Trauma, especially for a child, can often be so overwhelming that it encourages the therapist to focus solely on the individual. Yet often, the individual lives within a family system and relies on that family system to truly recover from trauma.
Treating The Traumatized Child: A Step-By-Step Family Systems Approach, the new book by Scott P. Sells and Ellen Souder, takes trauma recovery into the family systems model to offer an approach that is effective, encompassing, and grounded in research.
The authors explain that “There is a lack of research and books on how to integrate trauma-informed practice within the context of strategic and structural family therapy.”
When therapists attempt to restructure a family, reduce behavioral problems, and manage defiant behavior without addressing underlying issues of trauma, Sells and Souders tell us, they are left uncertain as to why families relapse and treatment fails.
What is needed is to move from behavioral stabilization to active trauma treatment. Because while the effects of trauma can affect the family many ways and exposure to the individual’s trauma can lead to vicarious trauma, simultaneous trauma, and interfamilial trauma, the family can also be a source of tremendous healing.

Record excerpts:

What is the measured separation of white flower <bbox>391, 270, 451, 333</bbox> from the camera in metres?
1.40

...

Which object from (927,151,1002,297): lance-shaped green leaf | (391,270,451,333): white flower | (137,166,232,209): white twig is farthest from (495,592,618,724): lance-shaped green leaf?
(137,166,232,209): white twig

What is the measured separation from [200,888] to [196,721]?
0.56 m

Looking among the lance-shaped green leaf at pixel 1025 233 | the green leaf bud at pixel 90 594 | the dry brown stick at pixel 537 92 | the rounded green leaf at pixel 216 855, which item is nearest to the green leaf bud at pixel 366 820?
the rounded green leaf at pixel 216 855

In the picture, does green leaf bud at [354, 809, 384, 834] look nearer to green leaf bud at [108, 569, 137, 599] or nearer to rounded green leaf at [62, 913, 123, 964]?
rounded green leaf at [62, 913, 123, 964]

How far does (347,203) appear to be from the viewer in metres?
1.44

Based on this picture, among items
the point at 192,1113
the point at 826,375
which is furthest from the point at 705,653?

Instructions:
(A) Please retype the trauma book review from "What is needed" to "of tremendous healing.".
(B) According to the trauma book review, what do therapists need to move from, and what do they need to move to?
The lines come from a different source than the trauma book review.

Solutions for each task:
(A)
What is needed is to move from behavioral stabilization to active trauma treatment. Because while the effects of trauma can affect the family many ways and exposure to the individual’s trauma can lead to vicarious trauma, simultaneous trauma, and interfamilial trauma, the family can also be a source of tremendous healing.

(B) From behavioral stabilization to active trauma treatment.